Things like boost converters trade current for voltage with a net loss in power. No circuit can give you more power than you put in, even for a short time. The capacitor works because aside from losses, it is trading time for power, You charge it (over time) putting in all the power you will get back, then discharge it in less time giving you more power (then the steady state of the source) for a shorter time—but not more then you put in. Capacitors used to be called condensors which is the key to this application.

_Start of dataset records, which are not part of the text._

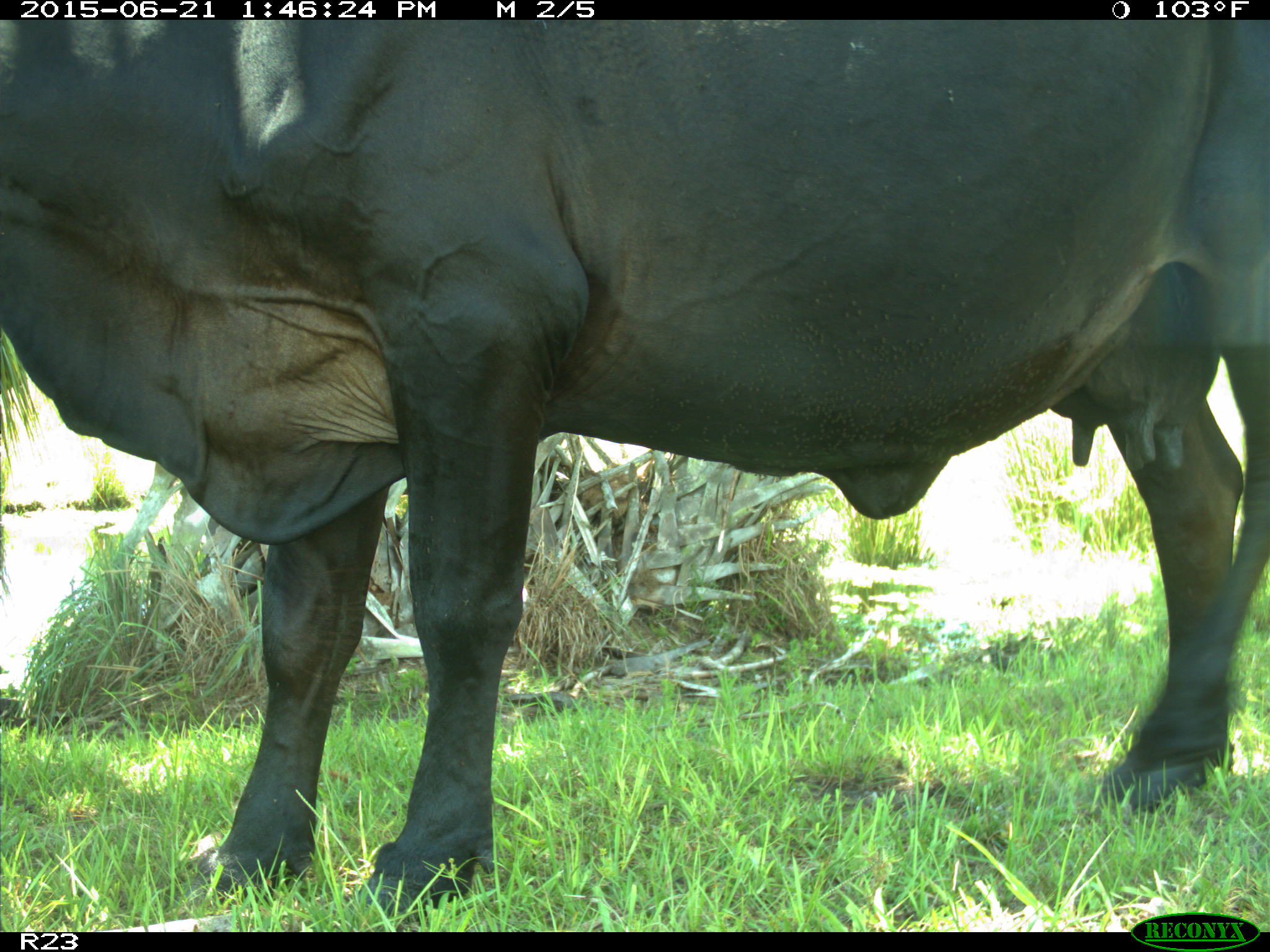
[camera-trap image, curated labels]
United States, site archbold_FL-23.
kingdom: Animalia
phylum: Chordata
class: Mammalia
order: Artiodactyla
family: Bovidae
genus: Bos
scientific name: Bos taurus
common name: domestic cow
Bos taurus (domestic cow).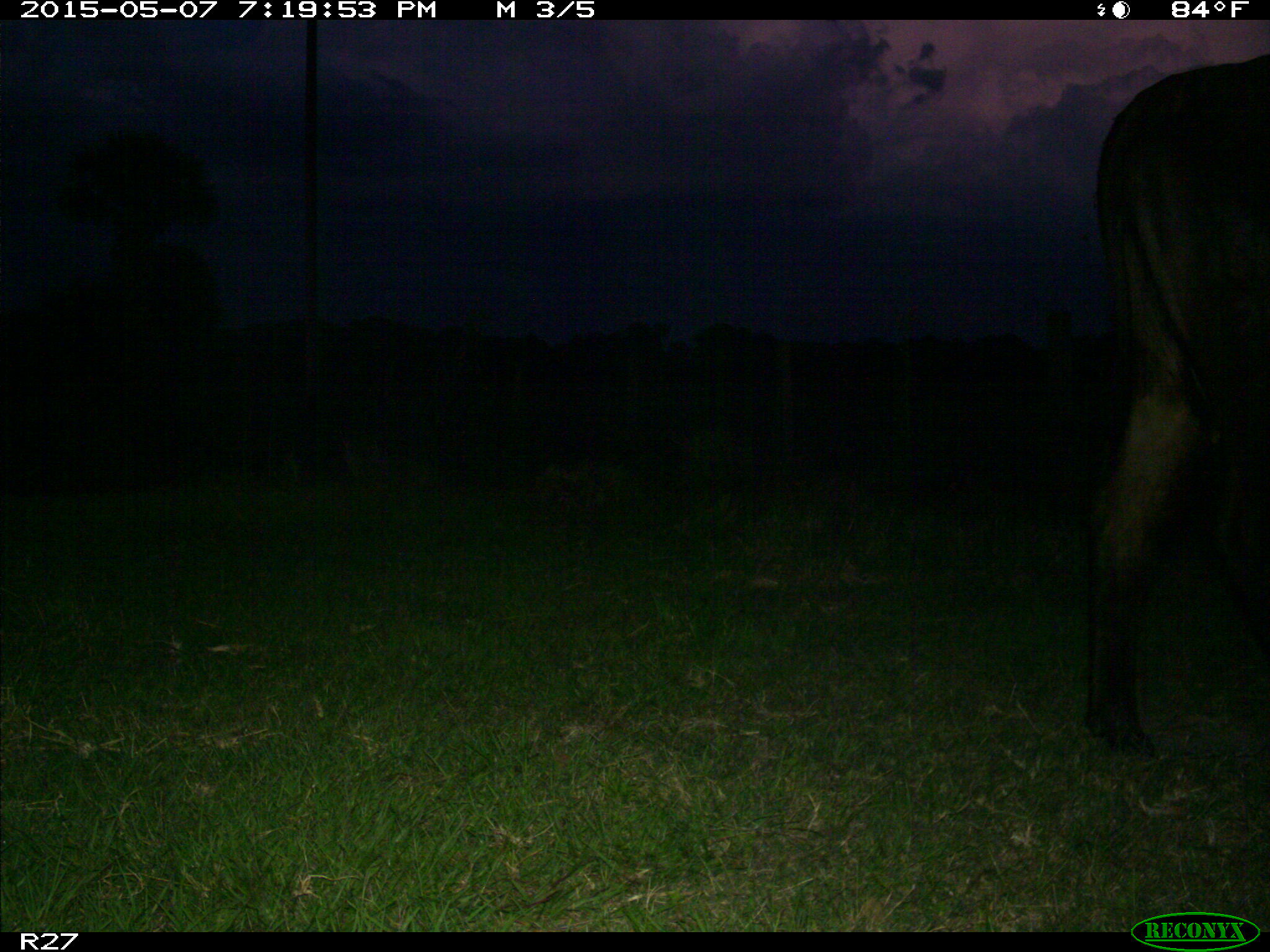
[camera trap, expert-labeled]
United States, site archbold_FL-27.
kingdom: Animalia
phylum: Chordata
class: Mammalia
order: Artiodactyla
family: Bovidae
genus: Bos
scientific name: Bos taurus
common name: domestic cow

Unfortunately, you are going to find that as a general rule the ability to store charge is proportional to volume. You are up against physics here. If you could add something like smokeless powder to the igniter, you would be taking advantage of the energy store in the powder which weighs less than the equivalent chemical cell. Smokless powder burns it can’t detonate and so long as it isn’t contained in a pressure vessel there can be no explosion. I’d imagine such a scheme would contravene the rules, though.

 

"Y" is certainly correct, and THAT is why I suggested using an EXTERNALLY CHARGED super-capacitor with a battery in parallel to both hold the charge and also ad to the available current.
The specifications were described in good detail way back towards the start of the thread. Probably two fully charged and topped off size AA"heavy duty"cells in series can provide 3.5 volts, in parallel with the externally charged super capacitor will be able to put at least an amp thru the bridge wire for a few seconds. As I see it, this is no place for a "just enough" approach. When the results of "not quite enough" are rather nasty, it is much better to be towards the "More than what the worst case requires" level of capability.

 

Fresh AA cells can easily provide an amp directly. But, apparently, they are too big.

 

One thing about capacitors: The energy stored grows as the square of the voltage.

Use a 3v volt battery plus a boost circuit to, say, 12V, and you can use 1/16 of the capacitance to get the same energy. I think that is your best bet.